You Don’t Know Jack! Or do you?
Whether you’re running a full on recording studio, a PA system, or playing a guitar on stage, everything, and I mean EVERYTHING depends on your electrical signals going from point A to point B as unchanged as possible. On the ends of these signal carriers are connectors usually referred to as “jacks”. You are probably familiar with a number of these, but how well do you really know your friends and allies, upon whom you entrust everything, and yet probably take for granted?
Let’s look at one you probably interact with more than any other, the 1/4″ jack
Pictured here is a male, 1/4″ mono jack. It might also be called an unbalanced 1/4″ or a TS 1/4″
This is the type of jack you will normally plug into your guitar, and is often found at the end of speaker cables, and various unbalanced line level cables
At the very end on the left in this picture, is the tip or the T of the TS moniker, and to the right of the little dividing line, is the sleeve or the S part of the TS. When used on an instrument or line level cable, the tip carries the signal and the sleeve carries the ground (and shield if present). When used as a speaker cable, the tip usually carries the positive signal, while the sleeve usually carries the negative signal.

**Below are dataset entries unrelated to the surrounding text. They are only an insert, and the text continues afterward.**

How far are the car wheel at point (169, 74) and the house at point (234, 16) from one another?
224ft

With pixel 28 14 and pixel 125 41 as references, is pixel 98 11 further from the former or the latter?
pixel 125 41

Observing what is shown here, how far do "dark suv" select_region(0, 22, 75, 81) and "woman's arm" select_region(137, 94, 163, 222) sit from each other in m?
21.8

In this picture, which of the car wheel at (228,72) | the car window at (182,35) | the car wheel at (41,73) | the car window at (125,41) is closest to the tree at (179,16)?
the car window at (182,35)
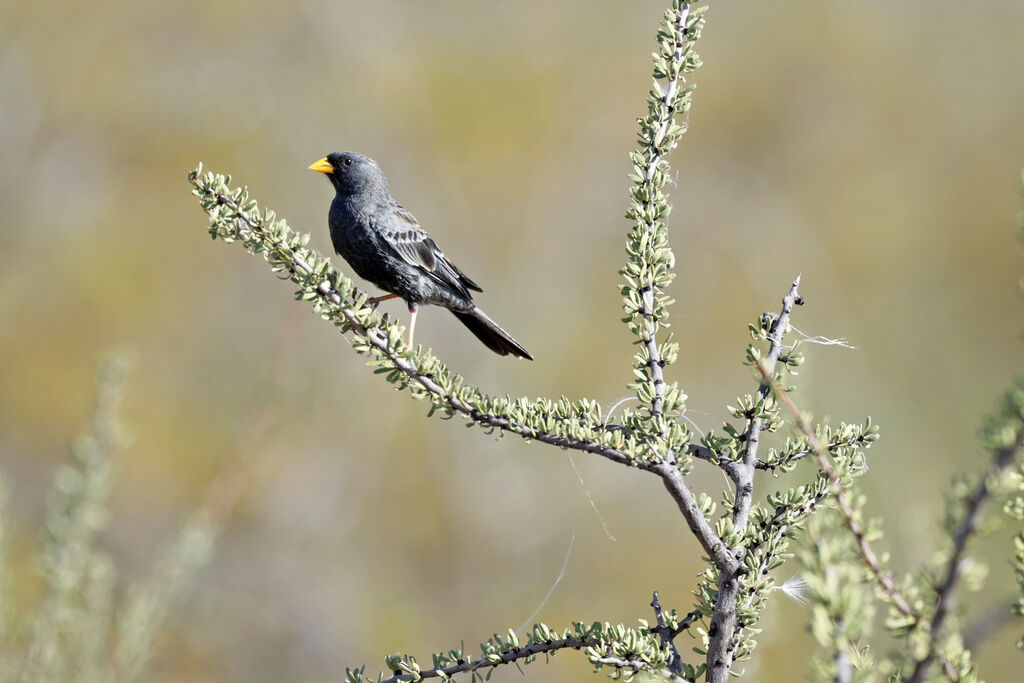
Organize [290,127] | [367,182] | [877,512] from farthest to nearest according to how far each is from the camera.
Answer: [290,127]
[877,512]
[367,182]

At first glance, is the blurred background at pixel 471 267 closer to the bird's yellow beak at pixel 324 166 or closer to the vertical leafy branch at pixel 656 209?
the bird's yellow beak at pixel 324 166

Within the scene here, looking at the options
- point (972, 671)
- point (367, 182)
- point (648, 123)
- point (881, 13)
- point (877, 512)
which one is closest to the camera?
point (972, 671)

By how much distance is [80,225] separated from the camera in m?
9.90

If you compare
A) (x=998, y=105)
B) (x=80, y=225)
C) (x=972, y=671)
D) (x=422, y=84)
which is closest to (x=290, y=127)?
(x=422, y=84)

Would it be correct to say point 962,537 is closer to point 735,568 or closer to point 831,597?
point 831,597

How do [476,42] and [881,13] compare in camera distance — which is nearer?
[476,42]

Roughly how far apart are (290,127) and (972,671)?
10.3m

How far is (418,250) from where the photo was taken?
4719mm

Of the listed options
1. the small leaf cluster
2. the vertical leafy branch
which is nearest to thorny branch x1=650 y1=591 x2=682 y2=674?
the vertical leafy branch

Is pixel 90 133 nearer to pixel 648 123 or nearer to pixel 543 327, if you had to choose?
pixel 543 327

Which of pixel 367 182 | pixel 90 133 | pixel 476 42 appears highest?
pixel 476 42

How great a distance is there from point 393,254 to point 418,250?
0.19 metres

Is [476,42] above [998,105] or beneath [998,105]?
beneath

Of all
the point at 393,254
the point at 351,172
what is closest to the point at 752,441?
the point at 393,254
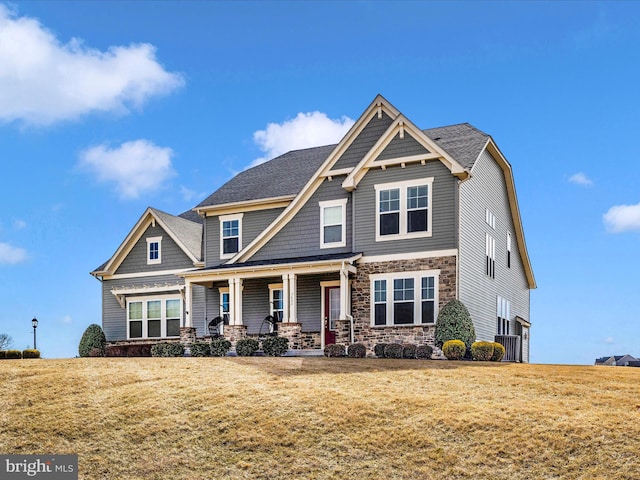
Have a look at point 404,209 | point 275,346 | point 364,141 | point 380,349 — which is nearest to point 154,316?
point 275,346

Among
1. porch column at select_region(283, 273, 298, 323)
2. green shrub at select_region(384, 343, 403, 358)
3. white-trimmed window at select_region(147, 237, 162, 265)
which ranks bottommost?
green shrub at select_region(384, 343, 403, 358)

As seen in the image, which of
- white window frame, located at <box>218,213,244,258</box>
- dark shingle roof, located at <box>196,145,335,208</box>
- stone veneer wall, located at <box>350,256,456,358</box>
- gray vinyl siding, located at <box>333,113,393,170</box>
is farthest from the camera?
white window frame, located at <box>218,213,244,258</box>

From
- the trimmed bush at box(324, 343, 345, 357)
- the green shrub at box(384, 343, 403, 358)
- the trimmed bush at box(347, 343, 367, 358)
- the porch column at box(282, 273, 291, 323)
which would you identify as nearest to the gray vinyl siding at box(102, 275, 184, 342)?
the porch column at box(282, 273, 291, 323)

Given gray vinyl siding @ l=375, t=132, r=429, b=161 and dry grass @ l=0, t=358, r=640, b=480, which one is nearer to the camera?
dry grass @ l=0, t=358, r=640, b=480

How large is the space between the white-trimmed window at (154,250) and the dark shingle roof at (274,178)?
330 cm

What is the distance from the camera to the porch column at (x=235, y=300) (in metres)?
29.8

Here you can see one of these jacks taken apart.
Above the threaded section on the right side of the jack itself, you can see the eye hole where you would solder the positive or signal wire that goes to the tip.
Above the threaded section on the left side of the jack, is where you would connect your ground or negative wire. At the top end of this leg, you will often see two tabs that can be squeezed together to secure both wires once they are connected. Doing this adds a lot to the strain relief of the cable and makes the whole system far more durable.
On the bottom right of the picture is an insulating sleeve meant to keep the signal wires from shorting to the case.
And finally at the top right is the case itself, meant to cover and protect all the delicate insides from damage, when you carelessly toss the cable on stage, or step on it, or do any other of the various unseemly things musicians do to perfectly good gear.
Pictured here is a female, panel mounted 1/4″ Mono Jack or female 1/4″ TS mono or unbalanced female 1/4″ jack
In this case, the top eye hole would be where you solder your positive or signal wire to and the bottom eye hole would be where you solder your ground or negative signal to. But use your continuity checker to be sure….you DO have a continuity checker don’t you?